◆ Challenge
Output every one of the records below exactly as it appears, leaving out the pictures.

╭─ Data provided

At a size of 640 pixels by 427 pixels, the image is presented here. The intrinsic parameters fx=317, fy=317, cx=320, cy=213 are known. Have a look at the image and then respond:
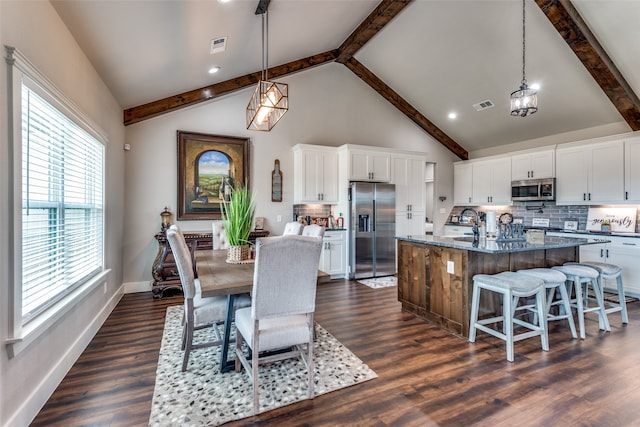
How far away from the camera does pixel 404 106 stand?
6.77m

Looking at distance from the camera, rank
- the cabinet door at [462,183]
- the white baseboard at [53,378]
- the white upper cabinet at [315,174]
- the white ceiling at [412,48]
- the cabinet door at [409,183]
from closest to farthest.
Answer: the white baseboard at [53,378] < the white ceiling at [412,48] < the white upper cabinet at [315,174] < the cabinet door at [409,183] < the cabinet door at [462,183]

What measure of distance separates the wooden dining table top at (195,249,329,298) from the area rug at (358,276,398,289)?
109 inches

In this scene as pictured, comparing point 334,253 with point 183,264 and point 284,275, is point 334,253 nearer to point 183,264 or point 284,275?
point 183,264

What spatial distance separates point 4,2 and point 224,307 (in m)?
2.23

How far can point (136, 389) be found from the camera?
2.22 meters

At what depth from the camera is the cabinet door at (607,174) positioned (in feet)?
15.7

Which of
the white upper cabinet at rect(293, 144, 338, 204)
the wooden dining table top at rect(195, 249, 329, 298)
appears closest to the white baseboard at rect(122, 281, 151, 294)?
the wooden dining table top at rect(195, 249, 329, 298)

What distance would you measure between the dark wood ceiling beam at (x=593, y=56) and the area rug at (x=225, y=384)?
4450 mm

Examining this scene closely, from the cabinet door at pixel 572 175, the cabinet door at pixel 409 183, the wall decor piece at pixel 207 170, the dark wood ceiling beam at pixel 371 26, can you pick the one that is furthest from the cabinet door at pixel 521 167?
the wall decor piece at pixel 207 170

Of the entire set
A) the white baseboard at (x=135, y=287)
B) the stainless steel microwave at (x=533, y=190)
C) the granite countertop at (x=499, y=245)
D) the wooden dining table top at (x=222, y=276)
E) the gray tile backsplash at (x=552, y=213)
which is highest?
the stainless steel microwave at (x=533, y=190)

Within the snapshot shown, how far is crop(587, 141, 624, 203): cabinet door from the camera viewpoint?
4797 millimetres

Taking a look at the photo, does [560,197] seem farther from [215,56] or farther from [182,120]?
[182,120]

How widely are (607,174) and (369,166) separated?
368 centimetres

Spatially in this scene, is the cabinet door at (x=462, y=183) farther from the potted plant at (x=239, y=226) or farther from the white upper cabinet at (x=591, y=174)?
the potted plant at (x=239, y=226)
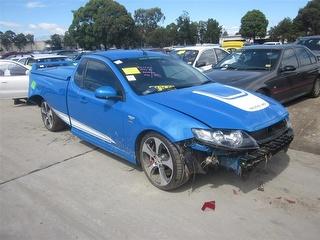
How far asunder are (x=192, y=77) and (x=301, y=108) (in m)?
4.04

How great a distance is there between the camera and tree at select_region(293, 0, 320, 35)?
215 feet

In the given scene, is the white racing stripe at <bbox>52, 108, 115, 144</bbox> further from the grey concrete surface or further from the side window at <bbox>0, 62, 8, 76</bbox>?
the side window at <bbox>0, 62, 8, 76</bbox>

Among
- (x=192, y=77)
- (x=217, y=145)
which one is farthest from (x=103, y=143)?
(x=217, y=145)

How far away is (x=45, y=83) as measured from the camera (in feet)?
24.1

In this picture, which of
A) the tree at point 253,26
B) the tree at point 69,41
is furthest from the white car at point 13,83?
the tree at point 253,26

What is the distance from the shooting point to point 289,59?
866cm

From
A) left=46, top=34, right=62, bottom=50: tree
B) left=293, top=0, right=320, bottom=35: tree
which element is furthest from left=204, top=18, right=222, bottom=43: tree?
left=46, top=34, right=62, bottom=50: tree

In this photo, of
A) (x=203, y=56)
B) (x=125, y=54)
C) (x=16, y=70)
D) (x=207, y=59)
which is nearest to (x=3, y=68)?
(x=16, y=70)

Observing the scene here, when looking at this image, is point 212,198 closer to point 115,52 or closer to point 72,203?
point 72,203

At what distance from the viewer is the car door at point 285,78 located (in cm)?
800

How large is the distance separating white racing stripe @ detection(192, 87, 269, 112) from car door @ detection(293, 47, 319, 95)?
4135mm

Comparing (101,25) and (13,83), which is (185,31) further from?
(13,83)

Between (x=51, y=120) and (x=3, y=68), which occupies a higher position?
(x=3, y=68)

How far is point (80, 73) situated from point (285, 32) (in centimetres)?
7082
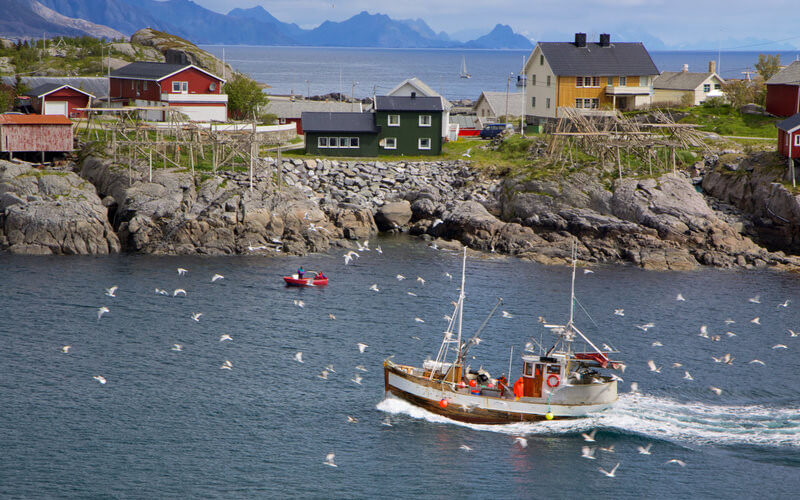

╰─

◆ Response
At a size of 640 pixels by 427 pixels, the image is presented here. The intrinsic parameters fx=317, fy=317, cx=320, cy=213 are known. Have a look at the image and then respond:
How far away from the camera does pixel 404 106 stand?
6.77m

Looking at distance from the camera, rank
- the cabinet door at [462,183]
- the white baseboard at [53,378]
- the white upper cabinet at [315,174]
- the white ceiling at [412,48]
- the cabinet door at [409,183]
from closest to farthest.
Answer: the white baseboard at [53,378] < the white ceiling at [412,48] < the white upper cabinet at [315,174] < the cabinet door at [409,183] < the cabinet door at [462,183]

What measure of distance separates the wooden dining table top at (195,249,329,298) from the area rug at (358,276,398,289)?
109 inches

In this scene as pictured, comparing point 334,253 with point 183,264 and point 284,275, is point 334,253 nearer to point 183,264 or point 284,275?
point 183,264

What spatial distance separates point 4,2 and point 224,307 (in m)?
2.23

How far can point (136, 389) be found from the camera?
2.22 meters

At what depth from the camera is the cabinet door at (607,174) positioned (in feet)?
15.7

Which of
the white upper cabinet at rect(293, 144, 338, 204)
the wooden dining table top at rect(195, 249, 329, 298)
appears closest to the white baseboard at rect(122, 281, 151, 294)?
the wooden dining table top at rect(195, 249, 329, 298)

What distance would you measure between the dark wood ceiling beam at (x=593, y=56) and the area rug at (x=225, y=384)?
4450 mm

Examining this scene closely, from the cabinet door at pixel 572 175, the cabinet door at pixel 409 183, the wall decor piece at pixel 207 170, the dark wood ceiling beam at pixel 371 26, can you pick the one that is furthest from the cabinet door at pixel 521 167?
the wall decor piece at pixel 207 170

Of the entire set
A) the white baseboard at (x=135, y=287)
B) the stainless steel microwave at (x=533, y=190)
C) the granite countertop at (x=499, y=245)
D) the wooden dining table top at (x=222, y=276)
E) the gray tile backsplash at (x=552, y=213)
which is highest?
the stainless steel microwave at (x=533, y=190)

Within the snapshot shown, how far is crop(587, 141, 624, 203): cabinet door from the camera viewpoint?
4797 millimetres

Taking a look at the photo, does [560,197] seem farther from [215,56] or farther from [182,120]?
[182,120]

How widely are (607,174) and (369,166) separated?
368 centimetres

Spatially in this scene, is the cabinet door at (x=462, y=183) farther from the potted plant at (x=239, y=226) or farther from the white upper cabinet at (x=591, y=174)?
the potted plant at (x=239, y=226)
How far asunder are (x=192, y=77) and (x=301, y=108) (in m)?
4.04

How great a distance is there between the camera and tree at select_region(293, 0, 320, 35)?
215 feet

In the given scene, is the white racing stripe at <bbox>52, 108, 115, 144</bbox> further from the grey concrete surface or further from the side window at <bbox>0, 62, 8, 76</bbox>?
the side window at <bbox>0, 62, 8, 76</bbox>

Among
- (x=192, y=77)
- (x=217, y=145)
which one is farthest from (x=103, y=143)?
(x=217, y=145)

How far away is (x=45, y=83) as measured from the camera (in feet)?
24.1

In this picture, which of
A) the tree at point 253,26
B) the tree at point 69,41
is furthest from the white car at point 13,83?
the tree at point 253,26

What is the distance from the shooting point to point 289,59?
866cm

From
A) left=46, top=34, right=62, bottom=50: tree
B) left=293, top=0, right=320, bottom=35: tree
which element is furthest from left=204, top=18, right=222, bottom=43: tree?
left=46, top=34, right=62, bottom=50: tree

In this photo, of
A) (x=203, y=56)
B) (x=125, y=54)
C) (x=16, y=70)
D) (x=207, y=59)
which is nearest to (x=3, y=68)?
(x=16, y=70)

Observing the scene here, when looking at this image, is point 212,198 closer to point 115,52 or closer to point 72,203?
point 72,203

At what distance from the viewer is the car door at point 285,78 located (in cm)?
800

How large is the distance separating white racing stripe @ detection(192, 87, 269, 112) from car door @ detection(293, 47, 319, 95)?
4135mm

Comparing (101,25) and (13,83), which is (185,31) further from?
(13,83)

Between (x=51, y=120) and (x=3, y=68), which occupies a higher position?
(x=3, y=68)

How far is point (80, 73) situated from point (285, 32) (in centimetres)?
7082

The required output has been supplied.